───── INPUT FOR THIS TASK ─────
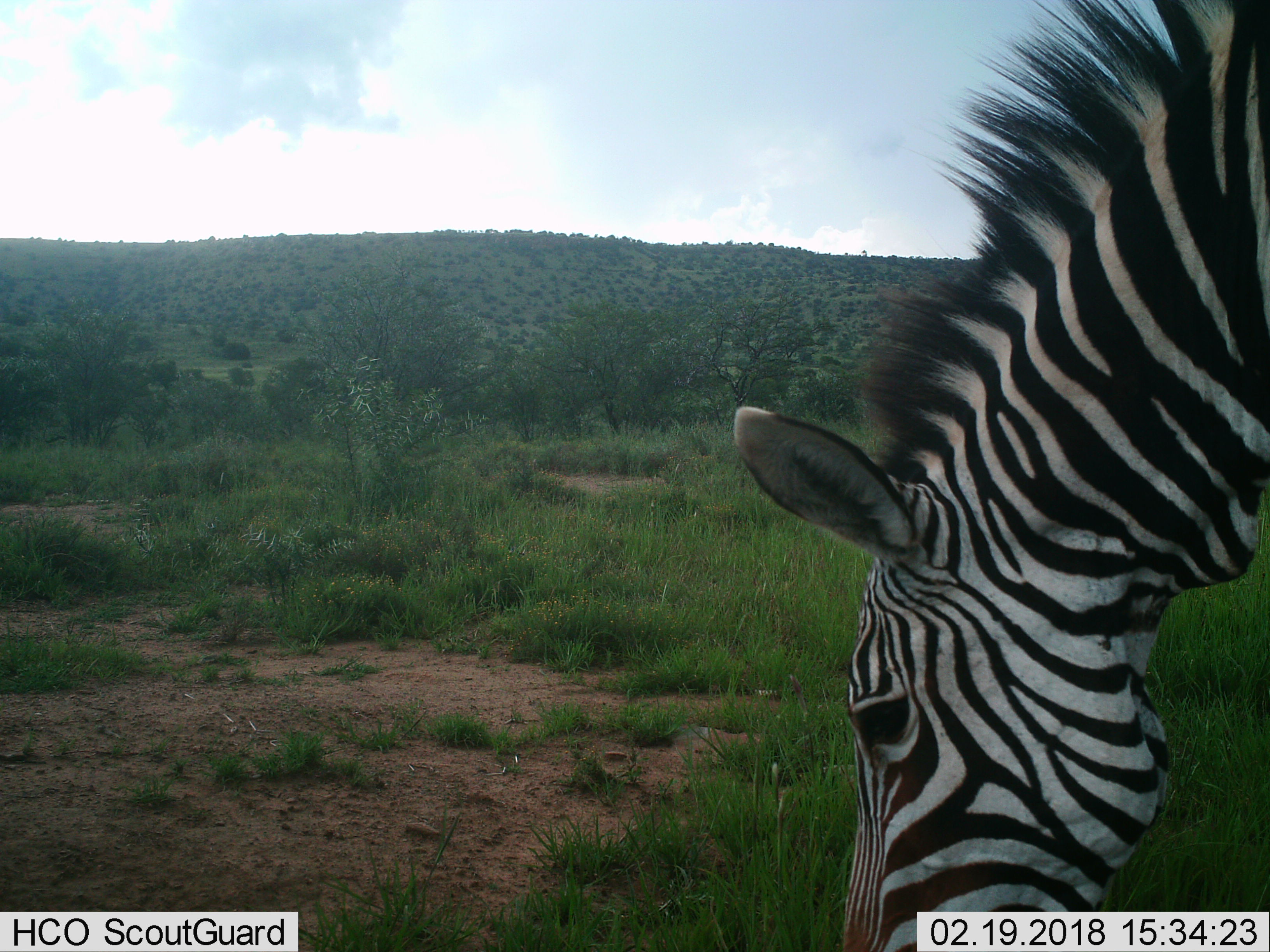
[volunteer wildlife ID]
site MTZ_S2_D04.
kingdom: Animalia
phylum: Chordata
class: Mammalia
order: Perissodactyla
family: Equidae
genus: Equus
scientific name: Equus zebra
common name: mountain zebra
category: zebramountain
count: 1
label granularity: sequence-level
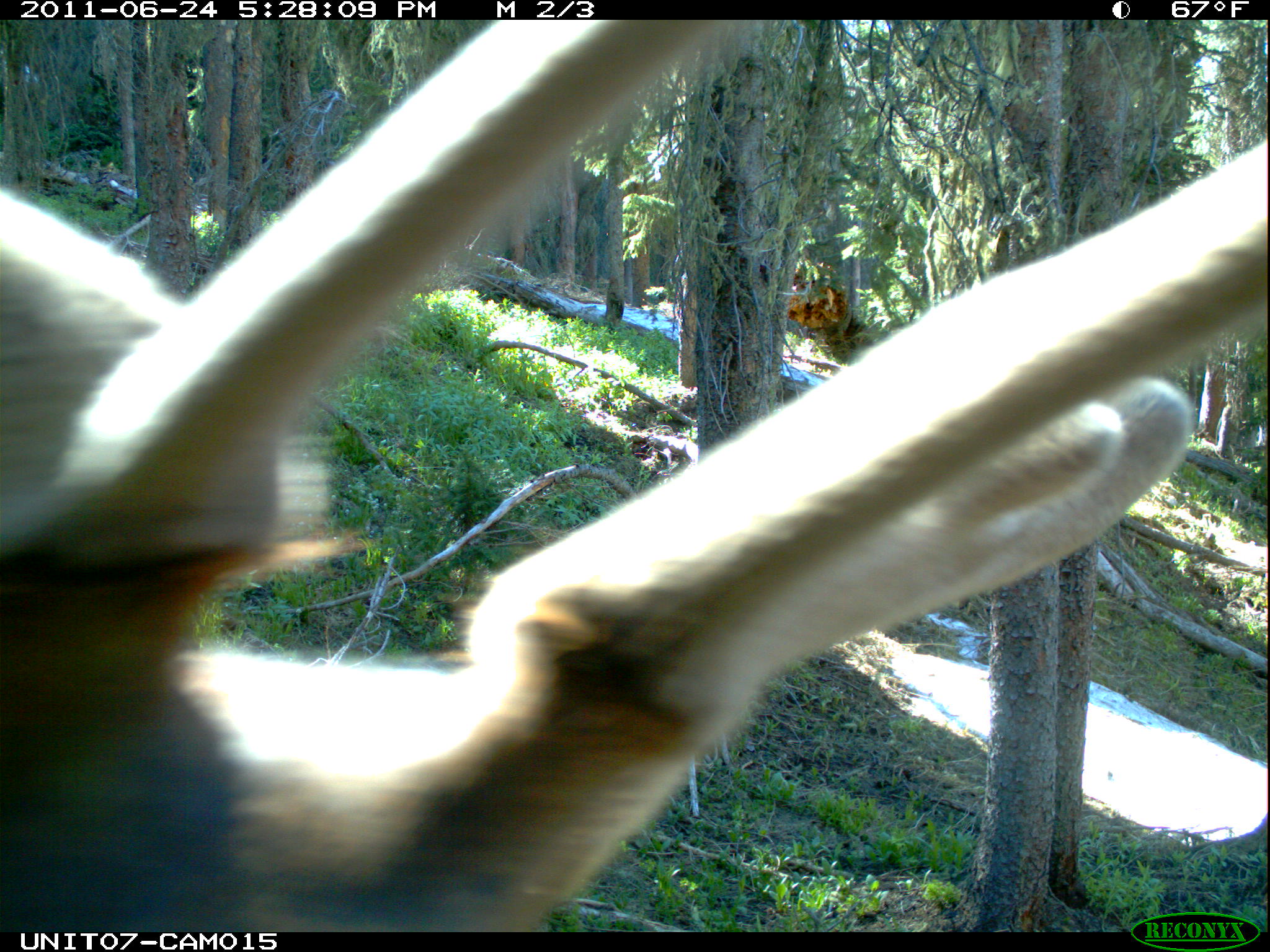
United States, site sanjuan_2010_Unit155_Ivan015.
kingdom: Animalia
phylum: Chordata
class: Mammalia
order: Artiodactyla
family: Cervidae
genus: Cervus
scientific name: Cervus elaphus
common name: red deer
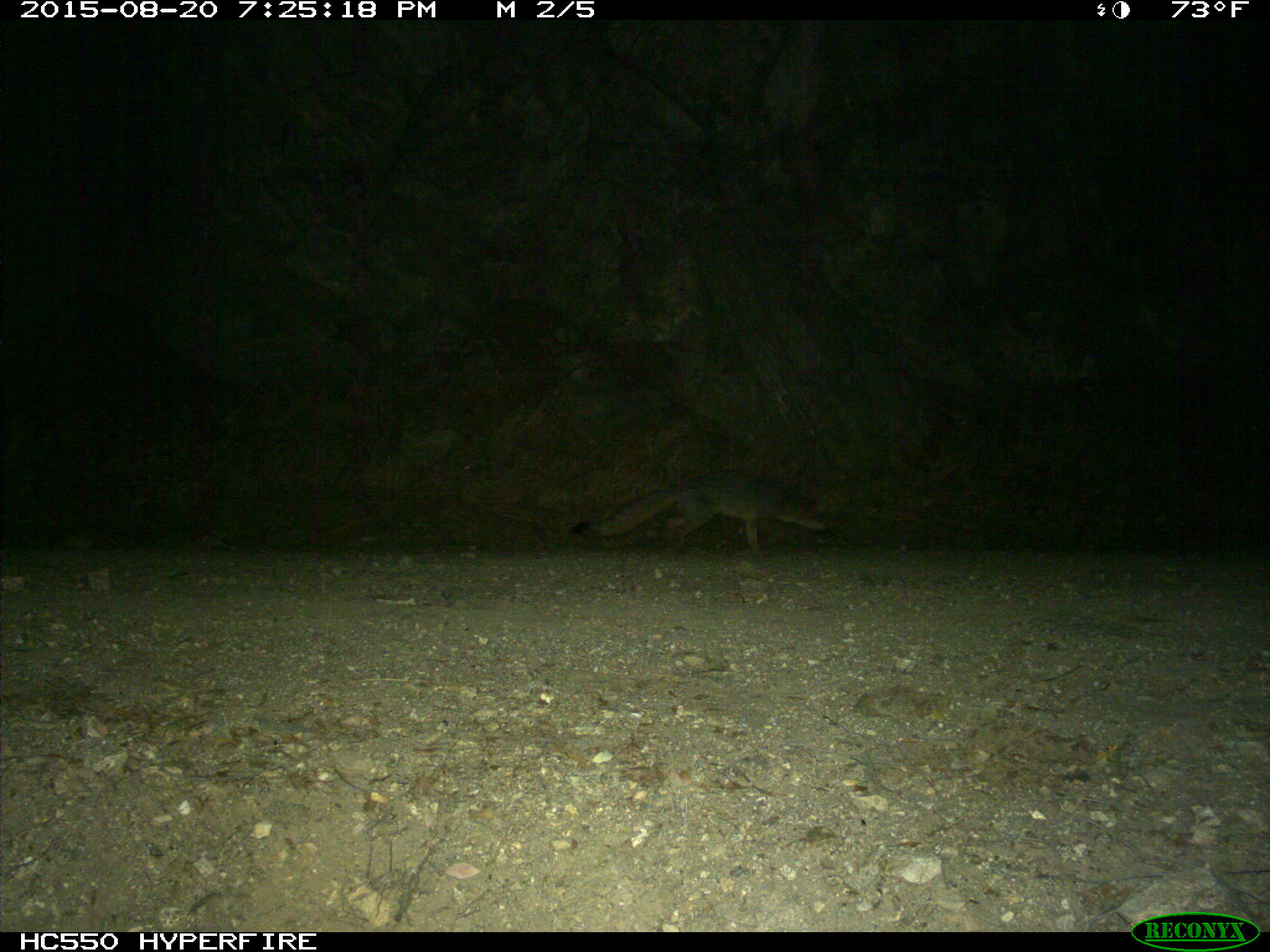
─────
## REQUIREMENT
Reprint the data verbatim, pictures excluded.

## WRITTEN ANSWER
[volunteer wildlife ID]
site MTZ_S2_D04.
kingdom: Animalia
phylum: Chordata
class: Mammalia
order: Perissodactyla
family: Equidae
genus: Equus
scientific name: Equus zebra
common name: mountain zebra
category: zebramountain
count: 1
label granularity: sequence-level
United States, site sanjuan_2010_Unit155_Ivan015.
kingdom: Animalia
phylum: Chordata
class: Mammalia
order: Artiodactyla
family: Cervidae
genus: Cervus
scientific name: Cervus elaphus
common name: red deer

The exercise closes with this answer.